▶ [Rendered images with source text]
=== Begin Enclosure ===

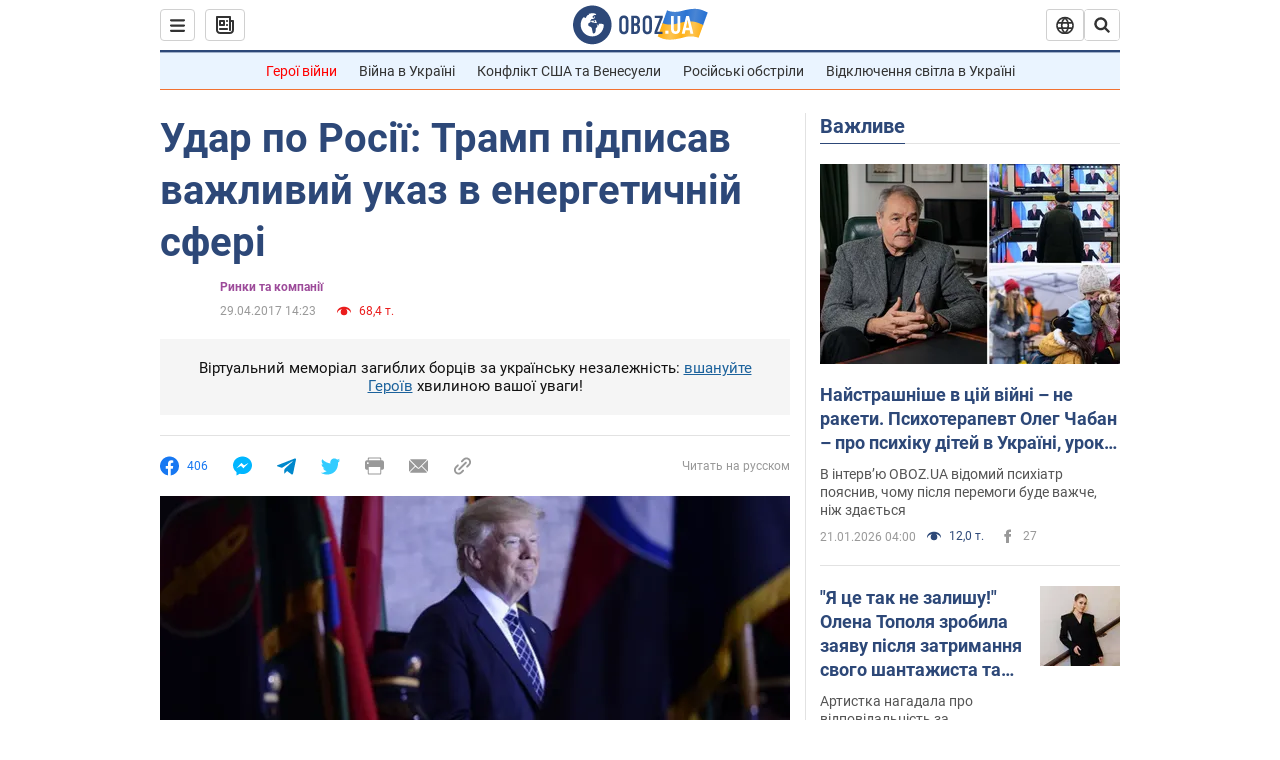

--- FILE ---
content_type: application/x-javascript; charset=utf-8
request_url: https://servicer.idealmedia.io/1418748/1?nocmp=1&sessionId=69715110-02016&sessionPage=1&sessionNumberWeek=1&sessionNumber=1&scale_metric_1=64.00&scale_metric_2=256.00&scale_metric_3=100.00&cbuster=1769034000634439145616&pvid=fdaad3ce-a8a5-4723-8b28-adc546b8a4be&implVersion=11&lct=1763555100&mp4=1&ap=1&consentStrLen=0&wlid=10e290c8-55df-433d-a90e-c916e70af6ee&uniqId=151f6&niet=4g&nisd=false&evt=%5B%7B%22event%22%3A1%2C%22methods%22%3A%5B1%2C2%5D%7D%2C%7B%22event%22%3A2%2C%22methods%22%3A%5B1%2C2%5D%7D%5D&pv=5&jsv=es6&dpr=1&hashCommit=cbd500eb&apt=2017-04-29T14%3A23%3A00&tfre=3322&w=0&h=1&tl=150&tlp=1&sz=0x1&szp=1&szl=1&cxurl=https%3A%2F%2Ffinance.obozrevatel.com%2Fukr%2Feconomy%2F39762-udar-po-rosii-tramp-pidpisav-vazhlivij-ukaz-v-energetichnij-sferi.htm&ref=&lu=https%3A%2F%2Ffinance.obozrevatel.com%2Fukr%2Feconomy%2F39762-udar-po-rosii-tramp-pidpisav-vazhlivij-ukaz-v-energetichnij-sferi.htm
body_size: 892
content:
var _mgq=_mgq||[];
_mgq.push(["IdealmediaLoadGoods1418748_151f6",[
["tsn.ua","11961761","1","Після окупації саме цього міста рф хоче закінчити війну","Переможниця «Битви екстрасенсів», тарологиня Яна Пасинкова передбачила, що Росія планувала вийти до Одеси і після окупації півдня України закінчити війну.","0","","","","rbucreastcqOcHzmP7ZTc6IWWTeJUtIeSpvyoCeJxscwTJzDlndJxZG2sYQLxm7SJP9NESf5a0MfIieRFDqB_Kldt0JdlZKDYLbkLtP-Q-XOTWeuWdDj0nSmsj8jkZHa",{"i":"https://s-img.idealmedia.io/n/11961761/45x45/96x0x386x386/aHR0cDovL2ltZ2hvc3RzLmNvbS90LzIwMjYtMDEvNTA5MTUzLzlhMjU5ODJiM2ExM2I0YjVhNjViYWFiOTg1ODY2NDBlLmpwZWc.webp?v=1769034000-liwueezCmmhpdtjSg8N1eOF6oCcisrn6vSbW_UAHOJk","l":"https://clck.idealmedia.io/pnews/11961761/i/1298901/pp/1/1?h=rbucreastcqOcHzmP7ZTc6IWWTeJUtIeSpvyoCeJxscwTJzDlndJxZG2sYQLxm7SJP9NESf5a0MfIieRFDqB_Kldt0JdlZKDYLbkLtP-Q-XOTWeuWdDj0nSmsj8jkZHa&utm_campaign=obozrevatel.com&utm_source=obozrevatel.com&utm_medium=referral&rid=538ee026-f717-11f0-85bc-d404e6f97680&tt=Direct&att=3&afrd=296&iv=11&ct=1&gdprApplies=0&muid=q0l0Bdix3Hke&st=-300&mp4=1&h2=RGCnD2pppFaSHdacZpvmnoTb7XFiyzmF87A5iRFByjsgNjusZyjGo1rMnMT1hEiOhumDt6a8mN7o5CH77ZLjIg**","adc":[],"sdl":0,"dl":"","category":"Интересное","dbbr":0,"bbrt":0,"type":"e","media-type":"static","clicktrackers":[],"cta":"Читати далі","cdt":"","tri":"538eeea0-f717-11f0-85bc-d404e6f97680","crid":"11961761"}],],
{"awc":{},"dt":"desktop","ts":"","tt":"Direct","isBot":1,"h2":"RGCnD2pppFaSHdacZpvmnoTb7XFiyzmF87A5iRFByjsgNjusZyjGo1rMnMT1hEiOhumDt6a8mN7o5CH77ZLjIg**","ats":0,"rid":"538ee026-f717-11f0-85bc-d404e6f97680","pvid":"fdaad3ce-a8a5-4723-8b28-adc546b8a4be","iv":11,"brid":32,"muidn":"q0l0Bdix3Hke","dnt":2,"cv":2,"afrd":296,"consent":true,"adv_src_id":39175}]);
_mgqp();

=== End Enclosure ===
=== Begin Enclosure ===

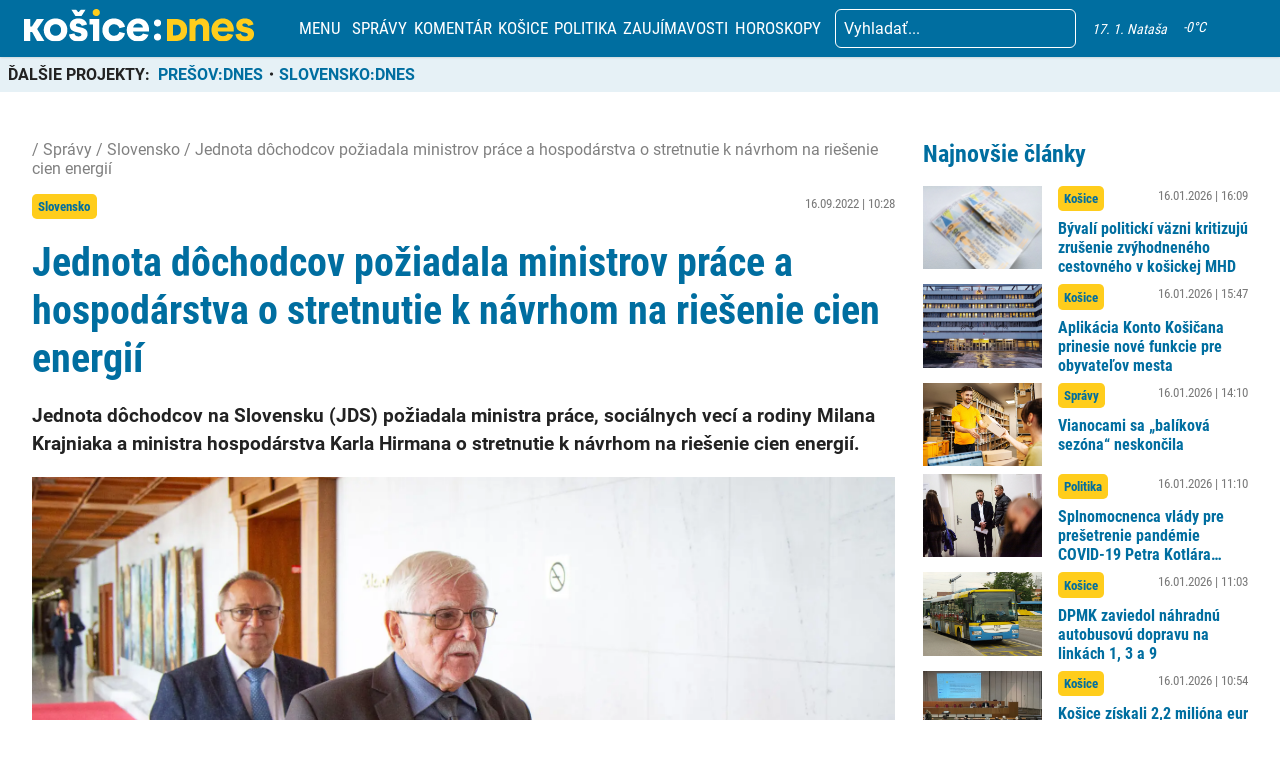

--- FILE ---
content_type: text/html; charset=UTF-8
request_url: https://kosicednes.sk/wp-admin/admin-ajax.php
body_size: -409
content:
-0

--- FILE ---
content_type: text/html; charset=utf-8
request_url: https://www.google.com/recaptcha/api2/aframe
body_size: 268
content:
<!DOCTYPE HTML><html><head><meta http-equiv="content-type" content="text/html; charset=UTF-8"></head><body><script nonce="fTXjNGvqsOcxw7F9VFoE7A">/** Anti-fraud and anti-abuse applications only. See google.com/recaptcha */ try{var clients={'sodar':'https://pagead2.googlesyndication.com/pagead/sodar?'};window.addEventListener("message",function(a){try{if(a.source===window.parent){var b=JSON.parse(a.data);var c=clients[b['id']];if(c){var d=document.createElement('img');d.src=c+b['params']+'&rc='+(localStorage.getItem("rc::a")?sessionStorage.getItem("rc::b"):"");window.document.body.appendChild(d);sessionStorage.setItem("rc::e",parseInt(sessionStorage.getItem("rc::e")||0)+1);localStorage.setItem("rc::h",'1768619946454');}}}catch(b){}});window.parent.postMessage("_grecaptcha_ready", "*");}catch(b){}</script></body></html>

=== End Enclosure ===

▶ [Exercise objective] Output, from the data above, the lines from the line with "var _mgq=_mgq||[];" to the line with "окупації саме цього" exactly as they stand, both ends included and nothing else.

▶ [Answer to this problem]
var _mgq=_mgq||[];
_mgq.push(["IdealmediaLoadGoods1418748_151f6",[
["tsn.ua","11961761","1","Після окупації саме цього міста рф хоче закінчити війну","Переможниця «Битви екстрасенсів», тарологиня Яна Пасинкова передбачила, що Росія планувала вийти до Одеси і після окупації півдня України закінчити війну.","0","","","","rbucreastcqOcHzmP7ZTc6IWWTeJUtIeSpvyoCeJxscwTJzDlndJxZG2sYQLxm7SJP9NESf5a0MfIieRFDqB_Kldt0JdlZKDYLbkLtP-Q-XOTWeuWdDj0nSmsj8jkZHa",{"i":"https://s-img.idealmedia.io/n/11961761/45x45/96x0x386x386/aHR0cDovL2ltZ2hvc3RzLmNvbS90LzIwMjYtMDEvNTA5MTUzLzlhMjU5ODJiM2ExM2I0YjVhNjViYWFiOTg1ODY2NDBlLmpwZWc.webp?v=1769034000-liwueezCmmhpdtjSg8N1eOF6oCcisrn6vSbW_UAHOJk","l":"https://clck.idealmedia.io/pnews/11961761/i/1298901/pp/1/1?h=rbucreastcqOcHzmP7ZTc6IWWTeJUtIeSpvyoCeJxscwTJzDlndJxZG2sYQLxm7SJP9NESf5a0MfIieRFDqB_Kldt0JdlZKDYLbkLtP-Q-XOTWeuWdDj0nSmsj8jkZHa&utm_campaign=obozrevatel.com&utm_source=obozrevatel.com&utm_medium=referral&rid=538ee026-f717-11f0-85bc-d404e6f97680&tt=Direct&att=3&afrd=296&iv=11&ct=1&gdprApplies=0&muid=q0l0Bdix3Hke&st=-300&mp4=1&h2=RGCnD2pppFaSHdacZpvmnoTb7XFiyzmF87A5iRFByjsgNjusZyjGo1rMnMT1hEiOhumDt6a8mN7o5CH77ZLjIg**","adc":[],"sdl":0,"dl":"","category":"Интересное","dbbr":0,"bbrt":0,"type":"e","media-type":"static","clicktrackers":[],"cta":"Читати далі","cdt":"","tri":"538eeea0-f717-11f0-85bc-d404e6f97680","crid":"11961761"}],],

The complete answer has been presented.